Energie-efficiëntie wordt goed ingeprijsd in de woningmarkt

Het prijsverschil tussen ‘groene’ woningen (met energielabel A, B of C) en ‘niet-groene’ woningen laat zich goed verklaren door de kosten die gemoeid zouden zijn met het verduurzamen van een niet-groene woning. Dat blijkt uit nieuw onderzoek van DNB. De energielabels, die door Europese wetgeving verplicht zijn gesteld, helpen huizenkopers bij het beter inprijzen van het verwachte energieverbruik. Hierdoor wordt het aantrekkelijker voor huizenverkopers om woningen te verduurzamen.

Hoewel in Nederland de energielabels reeds in 2008 zijn geïmplementeerd, is de Nederlandse overheid meerdere malen in gebreke gesteld door de Europese Commissie voor het onvoldoende implementeren van het beleid rondom de energielabels. In 2015 is daarom het beleid aangepast, waarbij energielabels verplicht werden bij de verkoop van een huis. Daarnaast is het proces van aanvragen vergemakkelijkt.

Bron: DNB

Energielabel als stimulans om woningmarkt te verduurzamen

Tijdens de koop van een woning is de koper doorgaans niet goed op de hoogte van het energieverbruik van de woning. Daarom heeft de Europese Unie energielabels voor woningen verplicht gesteld. Deze energielabels informeren over het energieverbruik van de woning en variëren van G (minst energiezuinig) tot A (meest energiezuinig). Hierdoor kunnen huizenkopers het verwachte energieverbruik beter inprijzen bij het kopen van een woning. ‘Groene’ huizen zullen dan met een positieve premie verkocht worden.

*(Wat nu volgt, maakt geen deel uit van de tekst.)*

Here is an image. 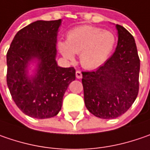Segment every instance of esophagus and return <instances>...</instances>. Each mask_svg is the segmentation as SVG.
<instances>
[{"label":"esophagus","mask_w":150,"mask_h":150,"mask_svg":"<svg viewBox=\"0 0 150 150\" xmlns=\"http://www.w3.org/2000/svg\"><path fill=\"white\" fill-rule=\"evenodd\" d=\"M75 76H76L77 79H81V78H82L81 72L80 70H76V72H75Z\"/></svg>","instance_id":"34e87169"}]
</instances>
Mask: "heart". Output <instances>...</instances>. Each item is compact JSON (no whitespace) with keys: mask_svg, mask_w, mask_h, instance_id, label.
I'll return each mask as SVG.
<instances>
[{"mask_svg":"<svg viewBox=\"0 0 150 150\" xmlns=\"http://www.w3.org/2000/svg\"><path fill=\"white\" fill-rule=\"evenodd\" d=\"M117 42L112 32L84 25L67 33V41H59V49L66 59L74 60L75 54H80L81 65L87 69L99 68L109 59Z\"/></svg>","mask_w":150,"mask_h":150,"instance_id":"1","label":"heart"}]
</instances>
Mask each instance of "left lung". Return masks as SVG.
<instances>
[{
  "label": "left lung",
  "mask_w": 150,
  "mask_h": 150,
  "mask_svg": "<svg viewBox=\"0 0 150 150\" xmlns=\"http://www.w3.org/2000/svg\"><path fill=\"white\" fill-rule=\"evenodd\" d=\"M116 50L95 71L82 72L84 100L94 116L111 119L126 112L137 98L140 60L133 35L117 24Z\"/></svg>",
  "instance_id": "8db88e82"
}]
</instances>
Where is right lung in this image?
I'll return each instance as SVG.
<instances>
[{"instance_id": "add662e5", "label": "right lung", "mask_w": 150, "mask_h": 150, "mask_svg": "<svg viewBox=\"0 0 150 150\" xmlns=\"http://www.w3.org/2000/svg\"><path fill=\"white\" fill-rule=\"evenodd\" d=\"M61 19L36 21L17 32L6 54V82L11 97L26 115L53 117L62 107L63 96L75 80L74 67L62 68L55 60L57 33ZM38 61L33 76L27 75L31 61Z\"/></svg>"}]
</instances>
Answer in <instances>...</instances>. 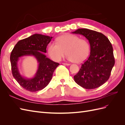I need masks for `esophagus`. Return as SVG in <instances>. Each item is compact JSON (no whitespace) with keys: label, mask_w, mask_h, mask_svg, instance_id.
<instances>
[{"label":"esophagus","mask_w":125,"mask_h":125,"mask_svg":"<svg viewBox=\"0 0 125 125\" xmlns=\"http://www.w3.org/2000/svg\"><path fill=\"white\" fill-rule=\"evenodd\" d=\"M62 63V65H66V66H69V65H70V64L68 63H64V62H63V63Z\"/></svg>","instance_id":"esophagus-1"}]
</instances>
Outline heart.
<instances>
[{
    "label": "heart",
    "instance_id": "obj_1",
    "mask_svg": "<svg viewBox=\"0 0 125 125\" xmlns=\"http://www.w3.org/2000/svg\"><path fill=\"white\" fill-rule=\"evenodd\" d=\"M56 43H51L47 47L48 54L54 61H60L66 54L68 60L74 63H81L88 57L90 46L85 39L66 33L57 37Z\"/></svg>",
    "mask_w": 125,
    "mask_h": 125
}]
</instances>
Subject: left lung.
Instances as JSON below:
<instances>
[{
	"label": "left lung",
	"instance_id": "8db88e82",
	"mask_svg": "<svg viewBox=\"0 0 125 125\" xmlns=\"http://www.w3.org/2000/svg\"><path fill=\"white\" fill-rule=\"evenodd\" d=\"M72 33L84 36L90 45V55L74 76L82 88L93 89L104 84L115 64L112 45L103 34L88 29H79Z\"/></svg>",
	"mask_w": 125,
	"mask_h": 125
}]
</instances>
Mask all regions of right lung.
Masks as SVG:
<instances>
[{"label": "right lung", "mask_w": 125, "mask_h": 125, "mask_svg": "<svg viewBox=\"0 0 125 125\" xmlns=\"http://www.w3.org/2000/svg\"><path fill=\"white\" fill-rule=\"evenodd\" d=\"M52 37L34 34L19 41L15 45L10 55V62L13 77L22 87L30 92H36L45 88L51 81L54 72L59 63L52 61L44 54ZM33 56L38 62L35 75L26 78L20 73L17 63L23 56Z\"/></svg>", "instance_id": "1"}]
</instances>
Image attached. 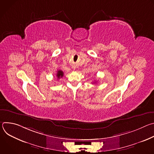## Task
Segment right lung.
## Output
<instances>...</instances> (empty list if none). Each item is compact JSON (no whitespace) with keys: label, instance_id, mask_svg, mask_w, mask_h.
Returning <instances> with one entry per match:
<instances>
[{"label":"right lung","instance_id":"add662e5","mask_svg":"<svg viewBox=\"0 0 154 154\" xmlns=\"http://www.w3.org/2000/svg\"><path fill=\"white\" fill-rule=\"evenodd\" d=\"M63 75H64V73H63V72L62 71H61V70H58V71H57V78L58 79H60V78H61V77H63Z\"/></svg>","mask_w":154,"mask_h":154}]
</instances>
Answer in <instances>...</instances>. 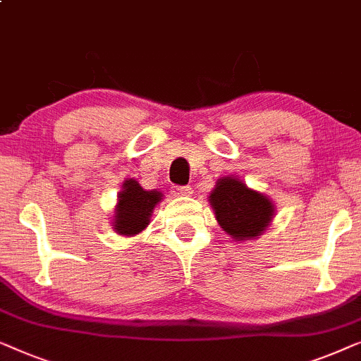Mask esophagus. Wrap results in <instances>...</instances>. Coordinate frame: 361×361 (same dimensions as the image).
Returning <instances> with one entry per match:
<instances>
[{
	"instance_id": "34e87169",
	"label": "esophagus",
	"mask_w": 361,
	"mask_h": 361,
	"mask_svg": "<svg viewBox=\"0 0 361 361\" xmlns=\"http://www.w3.org/2000/svg\"><path fill=\"white\" fill-rule=\"evenodd\" d=\"M171 195L173 196H191L192 188L191 186H173L171 188Z\"/></svg>"
}]
</instances>
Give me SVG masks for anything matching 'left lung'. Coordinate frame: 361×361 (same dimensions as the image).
Here are the masks:
<instances>
[{
  "mask_svg": "<svg viewBox=\"0 0 361 361\" xmlns=\"http://www.w3.org/2000/svg\"><path fill=\"white\" fill-rule=\"evenodd\" d=\"M209 201L216 211V219L232 238L248 240L265 231L273 217L271 201L235 178H221Z\"/></svg>",
  "mask_w": 361,
  "mask_h": 361,
  "instance_id": "1",
  "label": "left lung"
}]
</instances>
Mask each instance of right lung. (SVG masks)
I'll return each instance as SVG.
<instances>
[{"mask_svg": "<svg viewBox=\"0 0 361 361\" xmlns=\"http://www.w3.org/2000/svg\"><path fill=\"white\" fill-rule=\"evenodd\" d=\"M123 188L116 207L114 229L121 235H134L149 226L152 211L161 200V192L145 191L135 180H126Z\"/></svg>", "mask_w": 361, "mask_h": 361, "instance_id": "1", "label": "right lung"}]
</instances>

Deze premie moet de kosten van de investering en de waarde van de verwachte energiebesparingen goed weerspiegelen. De premie mag immers niet te hoog zijn, omdat huizenkopers anders geen interesse zullen hebben in het kopen van ‘groene’ woningen. Tegelijkertijd mag de premie niet te laag zijn, omdat huizenbezitters anders niet willen investeren in het verduurzamen van hun woningen.

‘Groene’ huizen verhandelen tegen significante premie

Met behulp van microdata over de Nederlandse woningmarkt is de premie voor ‘groene’ woningen geschat. De resultaten in Figuur 1 tonen aan dat woningen met energielabels A, B of C verkocht worden voor een premie ten opzichte van woningen met energielabel D.

Terwijl woningen met energielabels E, F en G voor significant minder verkocht worden dan woningen met energielabel D. Dit loopt op tot een korting van gemiddeld 13.500 euro voor woningen met label G ten opzichte van woningen met energielabel D.

Figuur 1: Geschatte premies per label afgezet tegen investeringskosten en verdisconteerde energiebesparingen

Figuur toont de absolute waarde van de geschatte premie van het betreffende label t.o.v. een energielabel D (in zwart) over de gehele steekproef. Verder toont de figuur de investeringskosten om van een energielabel D tot het betreffende label te komen (in geel) en de verdisconteerde waarde van de verwachte energiebesparingen van het betreffende label t.o.v. een label D (in blauw).

Verder zijn in Figuur 1 schattingen van het Economisch Instituut voor de Bouw terug te vinden van de investeringskosten en energiebesparingen. Daaruit valt op te maken dat over het algemeen de premies redelijk overeenkomen met zowel de investeringskosten als de energiebesparingen. De enige uitzondering zijn woningen met energielabel A, waar de premie dichterbij de energiebesparingen ligt. Dit komt doordat voor woningen met energielabel A de investeringskosten de energiebesparingen duidelijk overstijgen.

Figuur 2: Geschatte premie voor een ‘groen’ label per jaar per jaar inclusief 95%-betrouwbaarheidsintervallen

Figuur 2 toont de waarde van een huis met een ‘groen’ energielabel (A,B of C) t.o.v. de waarde van een huis met een ‘niet-groen’ energielabel (D, E, F of G). Merk op dat de labels zijn samengevoegd tot kleinere categorieën, dit is gedaan om de tijdsvariatie betrouwbaarder te kunnen schatten.

De premies zijn geschat in percentages en vermenigvuldigd met de gemiddelde waarde van een ‘niet-groen’ huis per jaar om de premie in euro’s te bepalen.